§ **DATA FOR ANALYSIS**
###

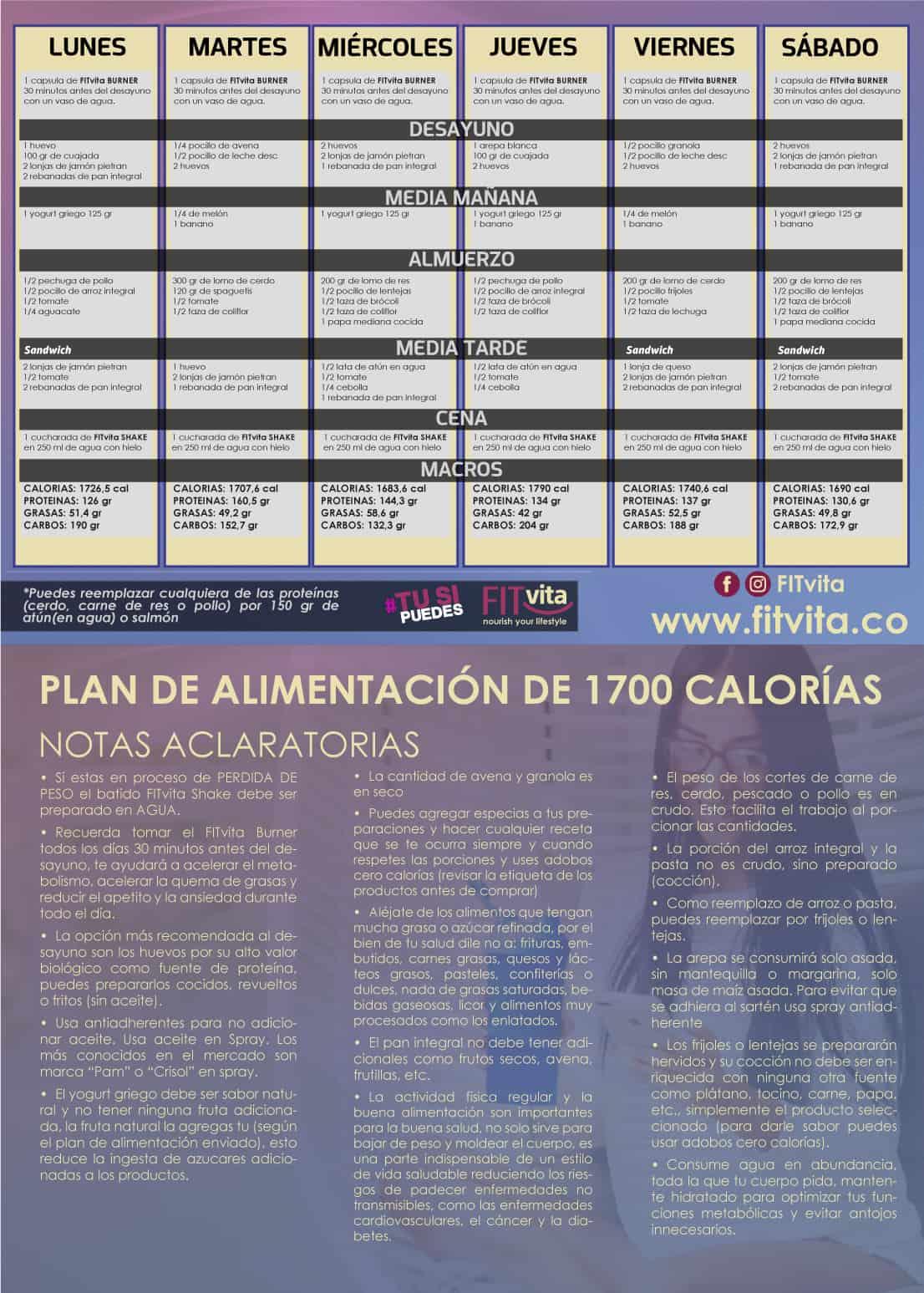 plan de alimentación de 1700 calorías - FITvita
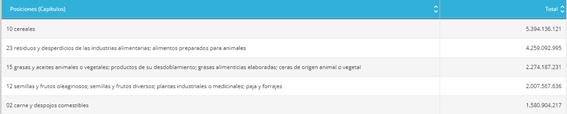 Ranking Exportaciones argentinas 2020 según posición arancelaria.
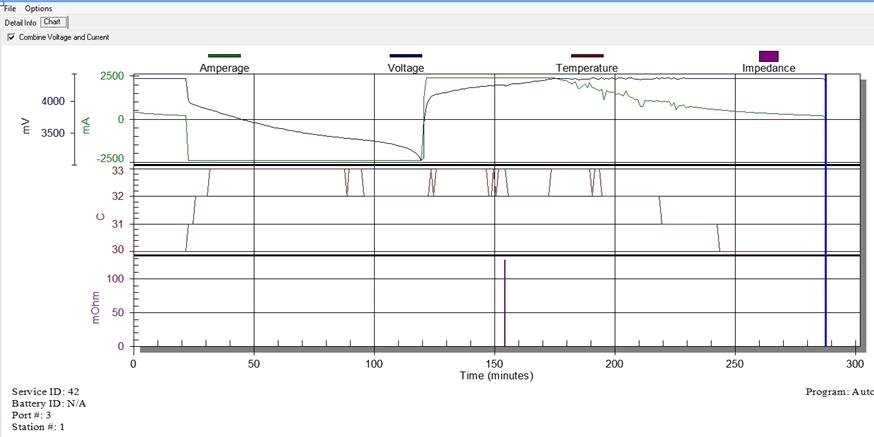 P780 chart resize
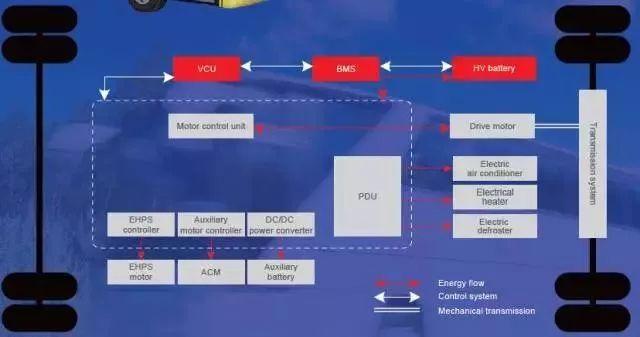 浅谈电动汽车电机控制器技术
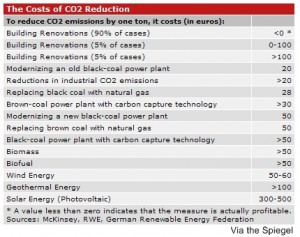 cost-of-co2-reduction-spiegel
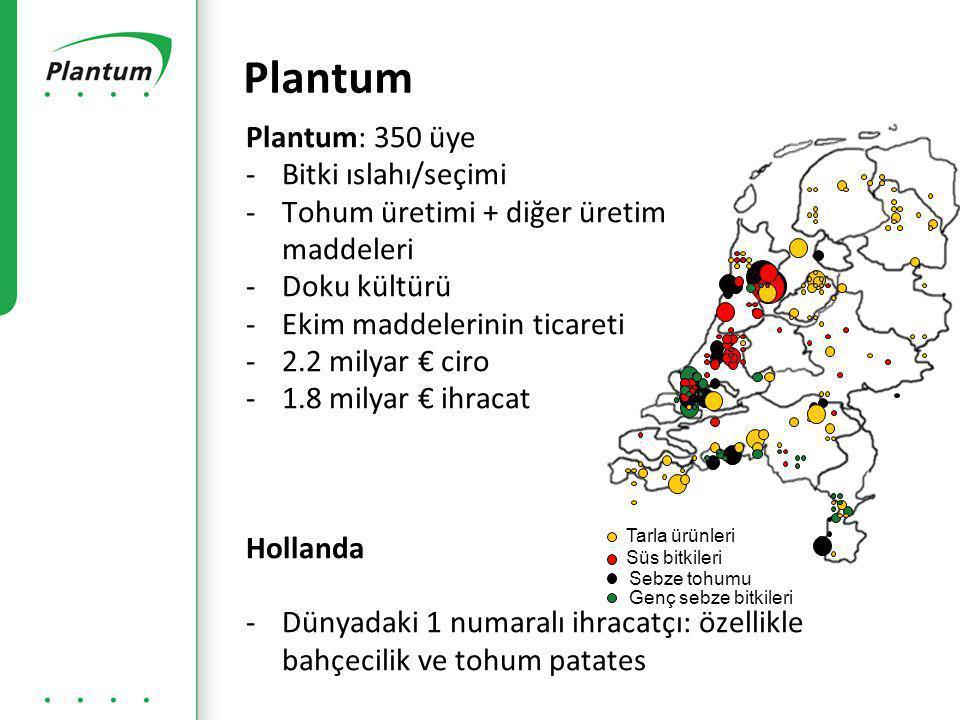 Plantum: 350 üye -Bitki ıslahı/seçimi -Tohum üretimi + diğer üretim maddeleri -Doku kültürü -Ekim maddelerinin ticareti -2.2 milyar € ciro -1.8 milyar € ihracat Hollanda -Dünyadaki 1 numaralı ihracatçı: özellikle bahçecilik ve tohum patates Plantum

###

§ **INSTRUCTIONS FOR THE TASK**
Both ends included, copy word for word the lines from the top of the entries above through the line with "cost-of-co2-reduction-spiegel". No pictures.

§ **RESPONSE FOR THIS EXERCISE**
 plan de alimentación de 1700 calorías - FITvita
 Ranking Exportaciones argentinas 2020 según posición arancelaria.
 P780 chart resize
 浅谈电动汽车电机控制器技术
 cost-of-co2-reduction-spiegel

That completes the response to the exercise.